#### Document excerpt

Segment Open

When psychology major Julia Mehlman ’16 went to study abroad for a semester in the fall of 2014 at the University of St Andrews in Scotland, she took the opportunity to take classes that were not offered at Bowdoin. One class in particular grabbed her attention. “The class was The Psychology of Dementia Care, and this was where I learned about ‘person-centered care'”, she explained, “and it made me look at the subject of dementia care in a completely different light.”
The subject resonated with her, and Mehlman decided she wanted to continue studying it when she returned to Bowdoin. This meant teaming up with Assistant Professor of Psychology Hannah Reese to devise her own curriculum. “As a small department in a small college, we don’t have the same range of formal courses that larger universities have,” said Reese. “But independent studies are a wonderful means of allowing a student to explore their own interests in more depth, and in this instance it allowed Julia to integrate a rigorous exploration of the literature on person-centered care with hands-on experience in a person-centered residential care facility.”

Segment Closed

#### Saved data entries
Segment Open

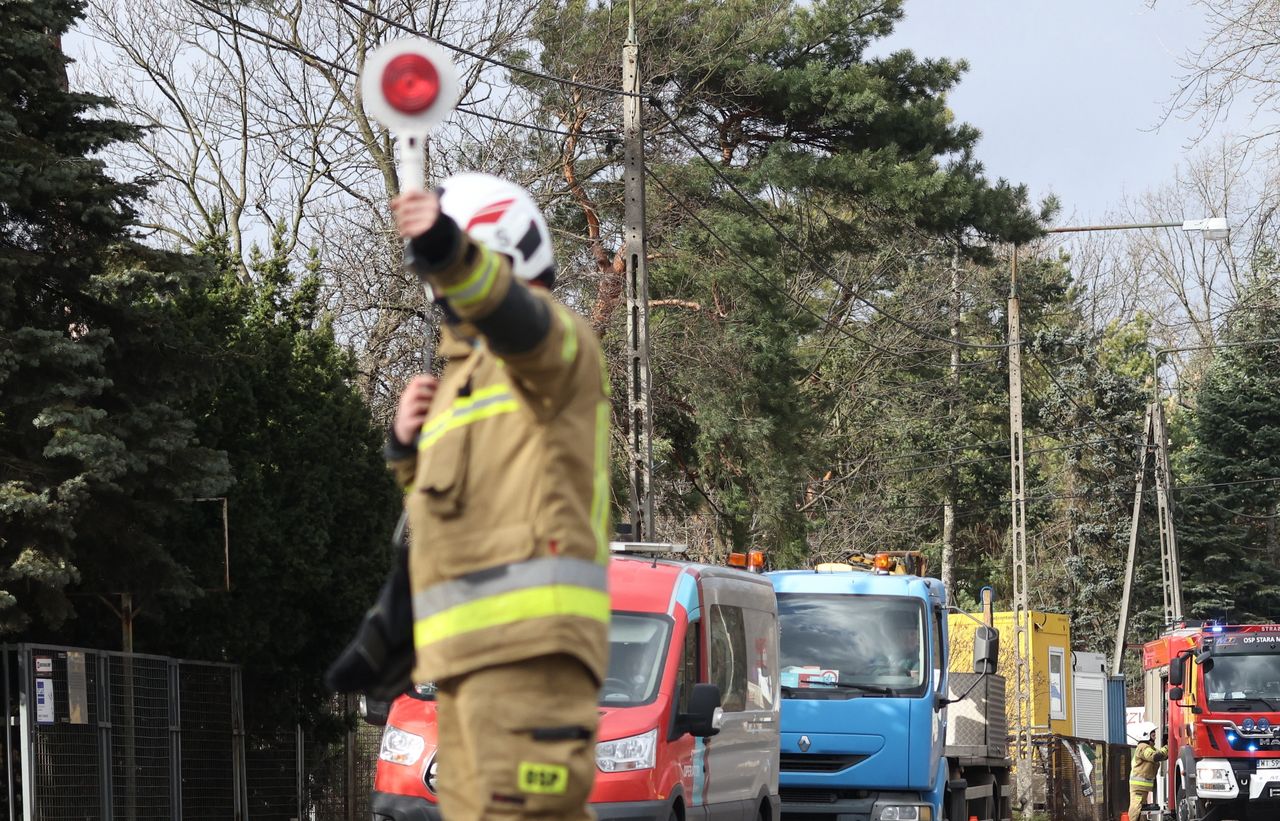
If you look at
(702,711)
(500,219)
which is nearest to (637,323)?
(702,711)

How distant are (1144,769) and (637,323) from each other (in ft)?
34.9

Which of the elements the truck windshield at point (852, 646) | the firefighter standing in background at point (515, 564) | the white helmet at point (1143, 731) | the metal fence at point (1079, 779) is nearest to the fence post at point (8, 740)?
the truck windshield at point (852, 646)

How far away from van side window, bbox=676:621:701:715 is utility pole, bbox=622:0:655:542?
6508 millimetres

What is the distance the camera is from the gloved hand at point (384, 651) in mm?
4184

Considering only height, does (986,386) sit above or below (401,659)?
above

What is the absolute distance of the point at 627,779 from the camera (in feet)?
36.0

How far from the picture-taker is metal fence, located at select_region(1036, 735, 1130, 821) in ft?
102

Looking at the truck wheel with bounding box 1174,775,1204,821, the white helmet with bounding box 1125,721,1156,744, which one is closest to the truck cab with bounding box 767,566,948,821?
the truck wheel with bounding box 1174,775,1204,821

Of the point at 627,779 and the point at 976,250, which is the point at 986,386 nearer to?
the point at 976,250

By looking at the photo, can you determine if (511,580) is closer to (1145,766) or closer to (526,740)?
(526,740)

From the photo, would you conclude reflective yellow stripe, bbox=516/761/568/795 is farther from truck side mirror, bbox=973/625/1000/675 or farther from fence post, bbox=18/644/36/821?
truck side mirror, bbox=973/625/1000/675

Segment Closed

#### Activities
**A.** According to the article on Mehlman's independent study, why did she work with Hannah Reese to design her own curriculum? Answer in one to three sentences.
**B.** List every proper name of a person, place, or institution that appears in the article on Mehlman's independent study.
**C.** Carry on the article on Mehlman's independent study from its final sentence.
These entries are not used for any part of this work.

#### Results for the exercise
**A.** Mehlman wanted to keep studying person-centered dementia care after returning to Bowdoin. Reese explains that the small department at a small college lacks the range of formal courses that larger universities offer. An independent study allowed Mehlman to explore the literature in depth and to combine it with hands-on work in a person-centered residential care facility.

**B.** Julia Mehlman, University of St Andrews, Scotland, Bowdoin, Hannah Reese

**C.**
The residential home where Julia Mehlman got experience was the Vicarage By The Sea, a long-term dementia care facility in Harpswell, where she began volunteering up to six hours a week in September 2015. The aim of person-centered care, said Mehlman, is to focus on the individual and not the disease. “Instead of using labels, we deal with behaviors that we see,” she said. “It’s really about focusing on the personhood of the person living with dementia, on what they’ve retained rather than what they’ve lost, treating them as individuals and creating a positive social environment.” This approach differs from what she described as the “bio-medical model,” where the focus is on managing behaviors through medication.
Mehlman encountered a range of progression at the Vicarage, and admitted that communicating with the more advanced dementia cases could be a challenge. “Some people are still able to walk around and have conversations, but there are others who are almost non-verbal.” In these cases, she said, you learn to communicate through behaviors rather than words. “Physical touch is huge, hugs, hand-holding, and even people that don’t quite have words will still say things: maybe it’s not totally understandable, but engaging with them and repeating various words is a way to have meaningful interactions.”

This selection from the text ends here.